Passage shown »
╭──

However, R does not make this distinction between scalars and vectors of length 1.
To assist in translating objects from JSON to R and back to JSON,
setting length1_array_asis = TRUE
will mark JSON arrays of
length 1 with the class AsIs
. This option defaults to
FALSE
.
read_json_str('67') |> str()
#> int 67
read_json_str('[67]') |> str()
#> int 67
read_json_str('67' , length1_array_asis = TRUE) |> str()
#> int 67
read_json_str('[67]', length1_array_asis = TRUE) |> str() # Has 'AsIs' class
#> 'AsIs' int 67
This option is then used with the option auto_unbox
when
writing JSON in order to control how length-1 R vectors are written.
Shown below, if the length-1 vector is marked with AsIs
class when reading, then when writing out to JSON with
auto_unbox = TRUE
it becomes a JSON vector value.
In the following example, only the second value ([67]
)
is affected by the option length1_array_asis
. When the
option is TRUE
the value is tagged with a class of
AsIs
. Then when the created R object is subsequently
written out to a JSON string, its structure is determined by
auto_unbox
which understands how to handle this class.
str <- '{"a":67, "b":[67], "c":[1,2]}'
# Length-1 vectors output as JSON arrays
read_json_str(str) |>
write_json_str(auto_unbox = FALSE) |>
cat()
#> {"a":[67],"b":[67],"c":[1,2]}
# Length-1 vectors output as JSON scalars
read_json_str(str) |>
write_json_str(auto_unbox = TRUE) |>
cat()
#> {"a":67,"b":67,"c":[1,2]}
# Length-1 vectors output as JSON arrays
read_json_str(str, length1_array_asis = TRUE) |>
write_json_str(auto_unbox = FALSE) |>
cat()
#> {"a":[67],"b":[67],"c":[1,2]}
# !!!!

╰──

Data segment »
╭──

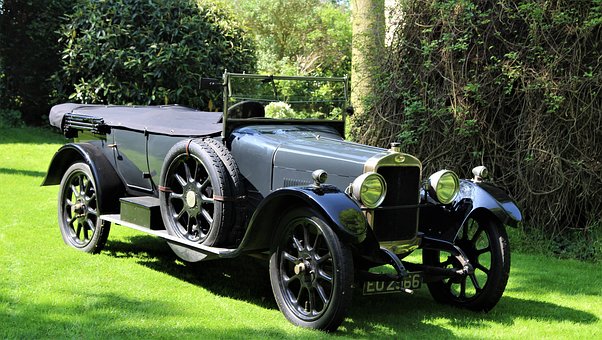 The Good Side of No-Fault Auto Insurance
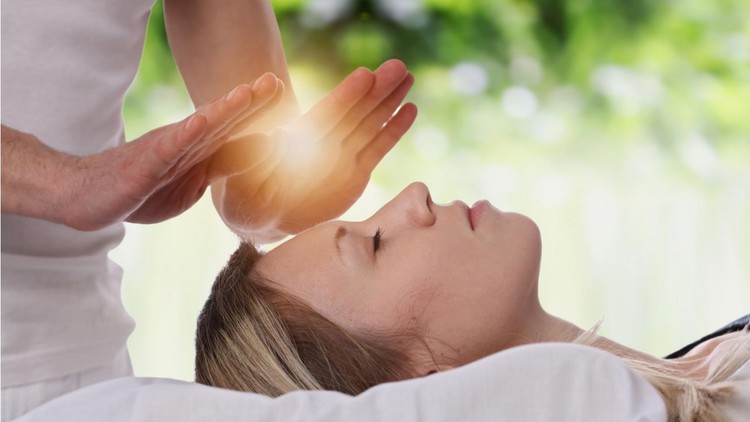 Reiki Level I - Shoden - with Attunement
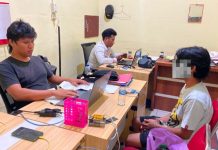 Tega Cabuli Adik Kandung Istrinya Sendiri yang Masih di Bawah Umur Tega Cabuli Adik Kandung Istrinya Sendiri yang Masih di Bawah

╰──

Job A » Could you copy the passage on length-1 JSON arrays from "read_json_str('67') |> str()" up to and including "vectors are written."?
Job B » How would you rewrite the paragraph in the passage on length-1 JSON arrays that begins "In the following example" as a short bulleted list that keeps its main facts?

Response A »
read_json_str('67') |> str()
#> int 67
read_json_str('[67]') |> str()
#> int 67
read_json_str('67' , length1_array_asis = TRUE) |> str()
#> int 67
read_json_str('[67]', length1_array_asis = TRUE) |> str() # Has 'AsIs' class
#> 'AsIs' int 67
This option is then used with the option auto_unbox
when
writing JSON in order to control how length-1 R vectors are written.

Response B »
- Only the second value ([67]) is affected by the option length1_array_asis.
- When that option is TRUE, the value is tagged with the class AsIs.
- When the resulting R object is later written out to a JSON string, auto_unbox determines its structure and knows how to handle this class.